From the Tucson Sentinel (hat tip: Paul):
McALLEN, Texas — The media tent that once stood in the parking lot of Sacred Heart Church is gone, as are the television crews and reporters who descended this summer when the flow of Central American immigrants illegally crossing the Texas border was major news.
But after a brief lull, the surge of undocumented families passing through a temporary shelter set up by Catholic Charities of the Rio Grande Valley seems to be rising again. The spotlight may have turned away, but if the sense of crisis is gone, the people have not stopped coming.

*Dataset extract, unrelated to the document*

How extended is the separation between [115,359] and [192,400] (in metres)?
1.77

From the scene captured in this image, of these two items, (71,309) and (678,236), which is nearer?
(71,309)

“The numbers increased a lot this past month, almost to 100 every day [last week],” said Sister Norma Pimentel, executive director of Catholic Charities of the Rio Grande Valley. “We have seen some that have already been caught and tried again. They have hope that they have a chance at a better life here.”
After Christmas, she said, the charity will begin searching for a facility to turn what began as a temporary shelter into a permanent offering.
Pimentel oversees the volunteer effort providing short-term shelter to some of the thousands of women and children who have trekked to Texas from Central America. About 52,300 families surrendered to the U.S. Border Patrol in the Rio Grande Valley during the 2014 fiscal year, an increase of more than 500 percent over 2013. About 50,000 unaccompanied children were caught or surrendered to border agents in the Valley in fiscal year 2014.
It doesn’t look like it’s going to end any time soon,” Pimentel said. “[The Border Patrol] considered the fact that we’re here and we’re prepared to receive them.”
With so many arrivals, the Border Patrol releases most families to the church shelter with orders for them to appear before an immigration judge in whatever city they reach. Some stay in Texas. Others head for New York, Miami, Boston or Chicago, among other cities.
[….]
Through Oct. 17, local governments had spent about $560,000 to aid in the humanitarian effort. Governments including the cities of McAllen and Weslaco, and Hidalgo and Willacy counties, have asked the federal and state governments for reimbursement, but a McAllen city official said they haven’t heard back.
Now, if our side was as organized as the left, we would be out protesting at this Catholic Charities convention against the so-called “charity” feeding from the public trough and using our money for their political agenda.
The crisis has also put the area in the spotlight. Pimentel said the American and Latin American branches of Catholic Charities will hold their annual conference in McAllen next year.
Surely they are having the confab at the border to take full advantage of the media opportunity to push the Catholic open borders agenda.